**Questions on the material:**
[A] Reproduce the portion of the passage on portable storage risks starting with "Use encryption. If" and going on through "all other devices.".
[B] In the passage on portable storage risks, which Microsoft Knowledge Base article is cited for information about disabling USB-based storage devices?

As you can see from the scenarios above, portable devices provide users with an ideal way to bypass your network defenses and, if so inclined, to steal—or simply to lose—sensitive company information. Depending on the type of organization you belong to, a possible problem could go well beyond upsetting a few customers and could result in fines due to lack of compliance. For some organizations, these risks may be acceptable or the benefits of portable storage may outweigh the risks. However, for many environments, the risks are too high and mitigation steps should be taken.

Mitigate the risks of portable storage

Place an outright ban on the use of the devices. Of course this probably won't work all by itself unless your users are unlike users anywhere else in the world. However, in some organizations—i.e., government and financial institutions that handle extremely sensitive data—this might be a good first step.

Use a technical solution to prevent the use of the devices. You could, for example, simply disable the USB ports on the systems in your company. However, this measure would likely inhibit other necessary activity. An easier way is to prevent portable mass storage devices from being added to the system. Instructions for accomplishing this can be found in Section 3 of Microsoft's August 2005 publication entitled Guide to Preventing Information Leaks. Or, take a look at Microsoft Knowledge Base article 823732 for information about disabling the use of USB-based storage devices.

Consider a supported third-party software solution that allows use of the devices. VolumeShield allows your users to use portable storage devices but audits device usage.

Use encryption. If you need to use portable storage, consider the use of encryption software to protect the contents of the device. Now, you may ask what would stop a user from just bringing in an ordinary thumb drive and using it. An encryption project would have to be done in concert with the roll-out of something like VolumeShield. Further, the organization would have to assume the responsibility of distributing secure thumb drives to users that are "whitelisted" in VolumeShield and blocking all other devices.

Ease of use and the significant capacity of the hardware make unfettered use of portable storage devices a dangerous security problem for many organizations. You should start to implement policies for their use now and consider some of the technical solutions to securing your data from theft and loss.

**Recorded data:**
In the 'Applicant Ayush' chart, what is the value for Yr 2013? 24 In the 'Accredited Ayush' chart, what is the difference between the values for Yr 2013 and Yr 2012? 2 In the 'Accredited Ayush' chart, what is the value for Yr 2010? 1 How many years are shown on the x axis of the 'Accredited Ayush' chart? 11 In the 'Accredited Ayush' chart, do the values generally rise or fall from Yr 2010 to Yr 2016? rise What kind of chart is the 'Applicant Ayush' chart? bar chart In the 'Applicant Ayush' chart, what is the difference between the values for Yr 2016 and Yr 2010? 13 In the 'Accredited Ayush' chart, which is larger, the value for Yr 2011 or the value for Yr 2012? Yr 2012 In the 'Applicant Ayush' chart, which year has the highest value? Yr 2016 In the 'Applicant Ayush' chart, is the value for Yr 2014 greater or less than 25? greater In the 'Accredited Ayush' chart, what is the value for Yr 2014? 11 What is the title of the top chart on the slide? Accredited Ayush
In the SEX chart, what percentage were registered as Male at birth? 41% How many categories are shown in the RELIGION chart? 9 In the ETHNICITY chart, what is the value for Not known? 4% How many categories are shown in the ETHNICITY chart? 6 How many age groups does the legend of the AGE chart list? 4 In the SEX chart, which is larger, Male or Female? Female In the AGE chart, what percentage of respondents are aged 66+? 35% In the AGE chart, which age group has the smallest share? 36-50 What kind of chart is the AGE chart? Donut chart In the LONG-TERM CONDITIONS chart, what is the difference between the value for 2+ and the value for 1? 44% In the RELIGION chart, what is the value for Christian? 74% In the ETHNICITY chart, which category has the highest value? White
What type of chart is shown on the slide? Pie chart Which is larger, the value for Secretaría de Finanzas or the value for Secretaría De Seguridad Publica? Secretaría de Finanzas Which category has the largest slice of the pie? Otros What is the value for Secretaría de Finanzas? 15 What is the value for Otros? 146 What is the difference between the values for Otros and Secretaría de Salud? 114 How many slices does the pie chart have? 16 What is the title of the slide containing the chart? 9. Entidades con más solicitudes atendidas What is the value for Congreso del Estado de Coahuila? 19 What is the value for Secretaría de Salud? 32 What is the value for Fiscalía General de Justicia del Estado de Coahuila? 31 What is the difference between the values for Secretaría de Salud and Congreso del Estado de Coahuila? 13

**Answers to the problems:**
[A]
Use encryption. If you need to use portable storage, consider the use of encryption software to protect the contents of the device. Now, you may ask what would stop a user from just bringing in an ordinary thumb drive and using it. An encryption project would have to be done in concert with the roll-out of something like VolumeShield. Further, the organization would have to assume the responsibility of distributing secure thumb drives to users that are "whitelisted" in VolumeShield and blocking all other devices.

[B] Article 823732.